What to work on:
Among the entries below, only the lines from the one with "Лечение колита настойкой прополиса и мёдом" through the one with "Cabaña en reserva forestal" are wanted, reproduced exactly. Pictures are not wanted.
═══ Extracted entries ═══
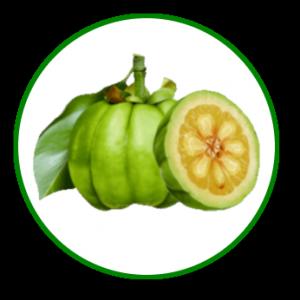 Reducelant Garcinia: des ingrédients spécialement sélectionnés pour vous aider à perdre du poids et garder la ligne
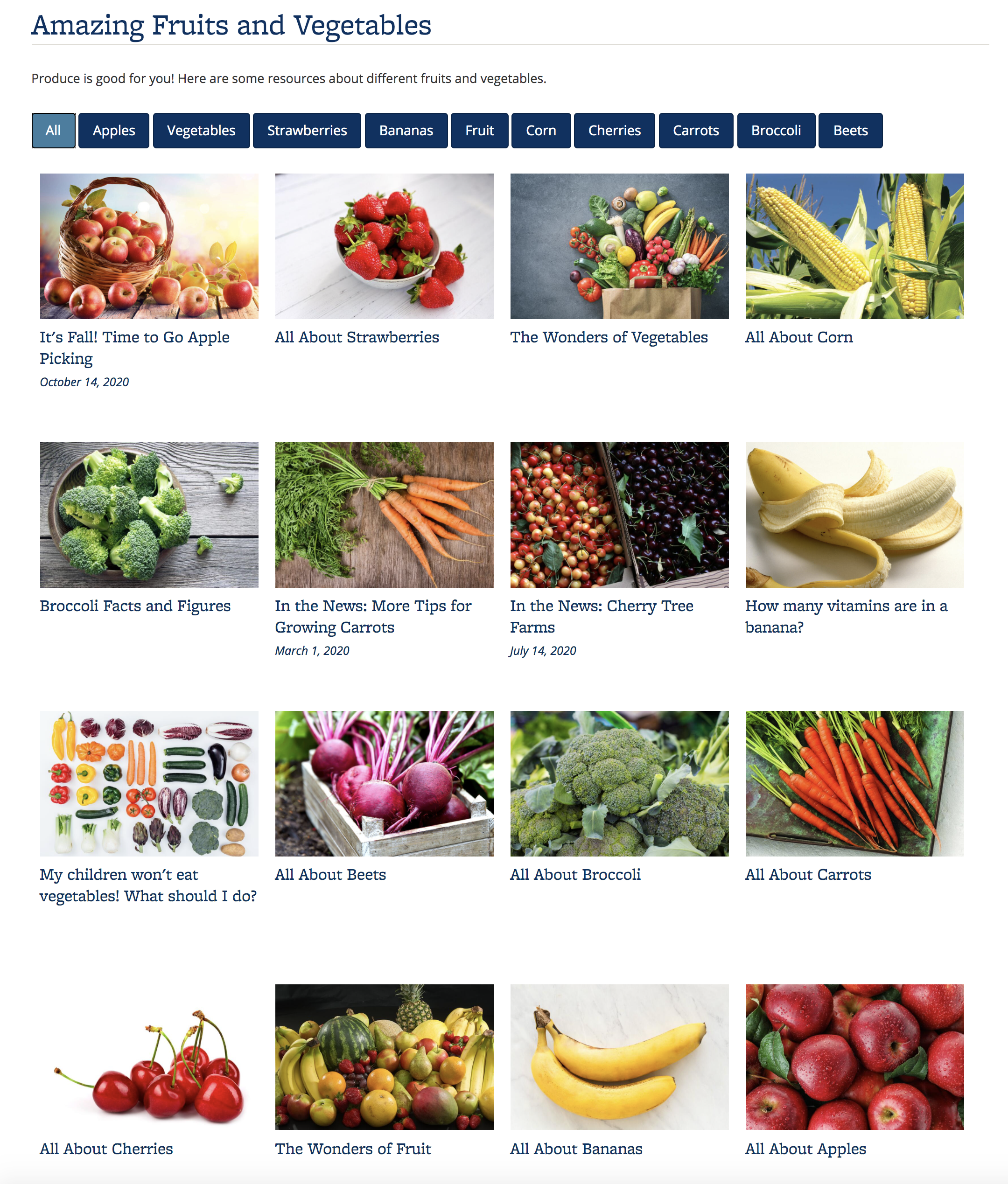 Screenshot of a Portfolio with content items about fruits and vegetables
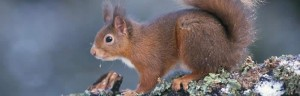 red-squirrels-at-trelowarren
═══
═══ Extracted entries ═══
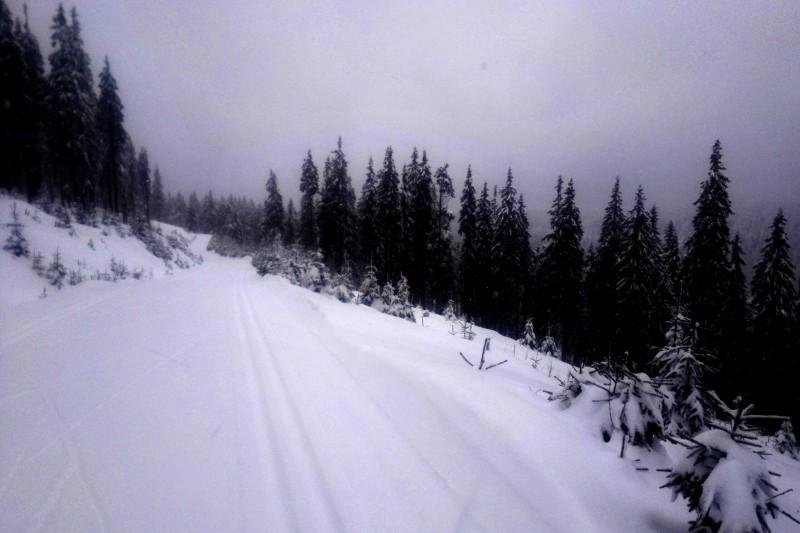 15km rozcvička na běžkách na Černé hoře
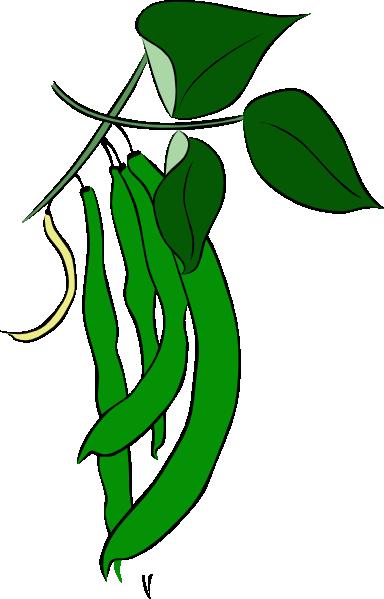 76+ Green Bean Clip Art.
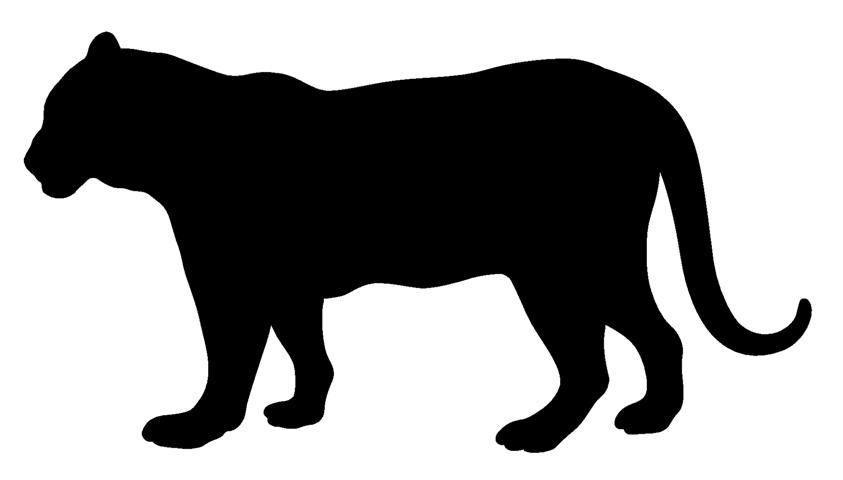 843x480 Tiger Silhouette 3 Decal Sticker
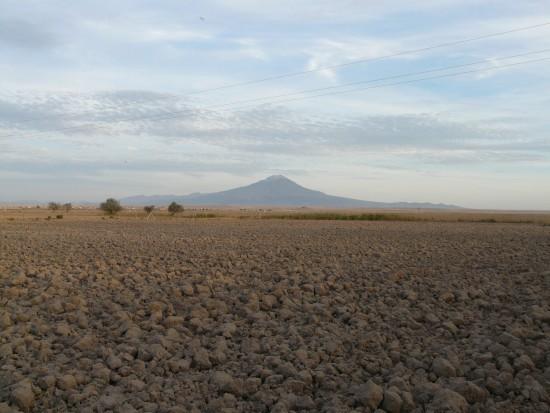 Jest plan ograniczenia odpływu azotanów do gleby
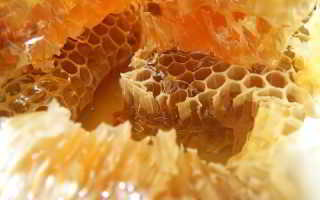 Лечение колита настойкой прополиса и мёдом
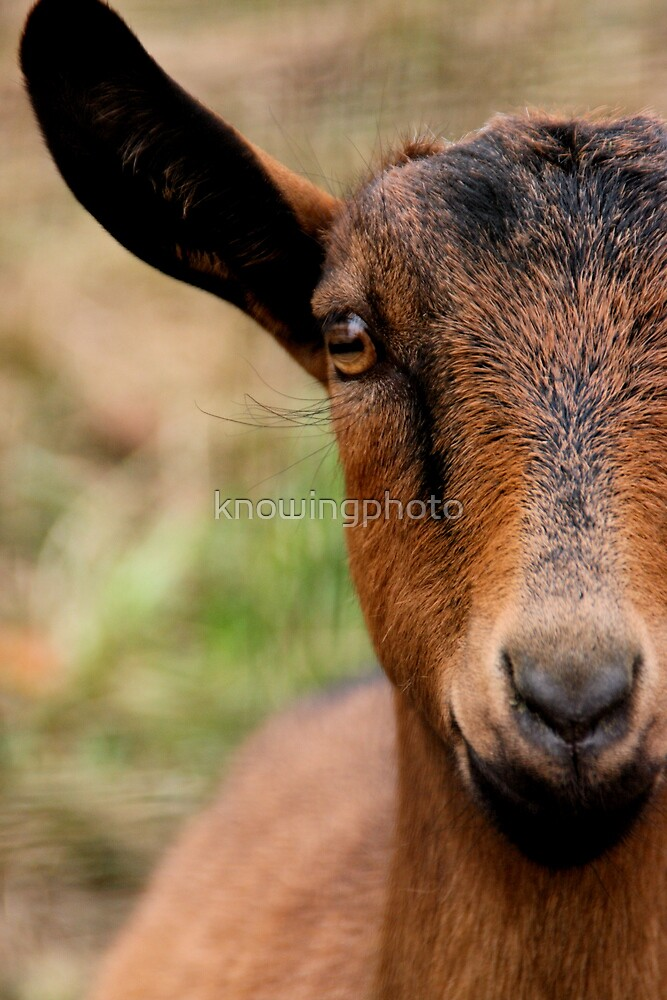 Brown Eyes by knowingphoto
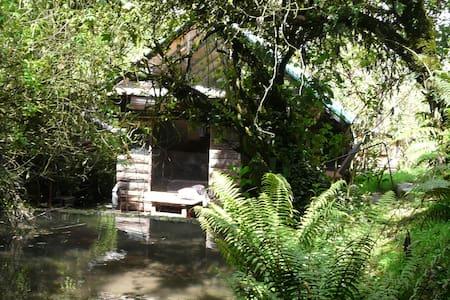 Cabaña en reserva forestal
═══
Solution to the exercise:
 Лечение колита настойкой прополиса и мёдом
 Brown Eyes by knowingphoto
 Cabaña en reserva forestal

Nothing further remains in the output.